Add fingerprint pre-check to Recon (Redshift) by ameersalman33 · Pull Request #2490 · databrickslabs/lakebridge

ameersalman33 · 2026-06-02T15:11:19Z

Changes

What does this PR do?

Adds an opt-in fingerprint pre-check to Recon. When fingerprint_precheck=True and the source has a registered query builder, Recon runs a sketch-based detection pass (MD5-sub-bucketed aggregates over both sides) before the row-hash compare pipeline.

MATCH -> Recon short-circuits in seconds; no full table scan, no JOIN.
MISMATCH -> an algebraic solver returns the differing row hashes; a surgical Stage-2 fetch pulls just those rows and feeds them into the existing compare.reconcile_data flow. If the mismatch is systemic (>15% of sub-buckets), the precheck defers to the existing row-hash pipeline.
Ineligible -> falls through to the existing row-hash pipeline silently.

The flag defaults to False; existing behaviour is unchanged.

The algorithm is byte-identical to the dataprint sketch-based reconciliation library (Databricks-internal); this MR is the first dataprint-into-lakebridge integration. Redshift is the first source dialect — adding Snowflake / Oracle / TSQL is one FingerprintQueryBuilder subclass plus one registry entry, with no orchestrator changes.
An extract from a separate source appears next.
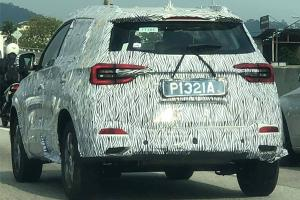 Spied: Chery Tiggo 5x spotted in Malaysia, another Chinese X50 rival arriving here?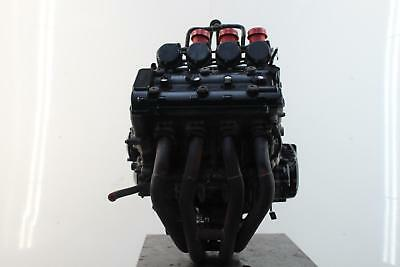 1998 SUZUKI GSXR600 600cc Motorcycle Petrol SRAD Engine with Carbs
Relevant implementation details

trigger_recon_service._run_fingerprint_or_reconcile_data is the single decision point. Static eligibility (flag off, unsupported dialect, report type not data, no join columns, filters / transformations / thresholds configured) is centralised in classify_ineligibility (fingerprint/orchestrator.py) and runs before any source-side compute. One config-time reason — unmapped_target_column_mapping — is detected later, inside the precheck (because it requires the target schema), and surfaces via the typed UnmappedTargetColumnMappingError raised by align_columns; the trigger catches it before the runtime-failure branch and routes it through FingerprintRunMetadata.ineligible(...). Every reason is one of the values on the IneligibilityReason enum and is recorded on recon_metrics.fingerprint_metrics.ineligibility_reason, so adoption queries can count each cause without needing to grep cluster logs.
Source-side reads use upstream's RemoteQueryReader / remote_query() TVF unmodified — no new connector code. Stage-1 aggregation pushdown was verified empirically against a 1 M-row Redshift fixture on a DBR 17.3 cluster: both direct JDBC (4.28 s median) and the upstream remote_query() TVF path (5.44 s median) push the GROUP BY to Redshift and return identical aggregated row counts.
Stage-1 detection is parallelised across source / target via ThreadPoolExecutor(max_workers=2, thread_name_prefix="fp-stage2"). Failure semantics match the serial version; the trigger-layer catch wraps the whole block.
New config fields on ReconcileConfig:
- fingerprint_precheck: bool = False (the main flag)
- fingerprint_treat_empty_as_null: bool = False (collapse '' to NULL in the per-column hash payload, end-to-end on both sides)
- fingerprint_row_count_override: int | None = None (pin the adaptive sub-bucket / bucket tier when DESCRIBE DETAIL cannot read numRecords)
ReconcileConfig.__version__ bumps from 2 -> 3. The new v2_migrate introduces fingerprint_precheck and folds two legacy spellings (redshift_fingerprint_precheck, use_fingerprint_precheck) into it. Combined with upstream's v1_migrate, the chain v1 -> v2 -> v3 runs automatically via Installation.load(ReconcileConfig). Existing deployments upgrade with zero user action.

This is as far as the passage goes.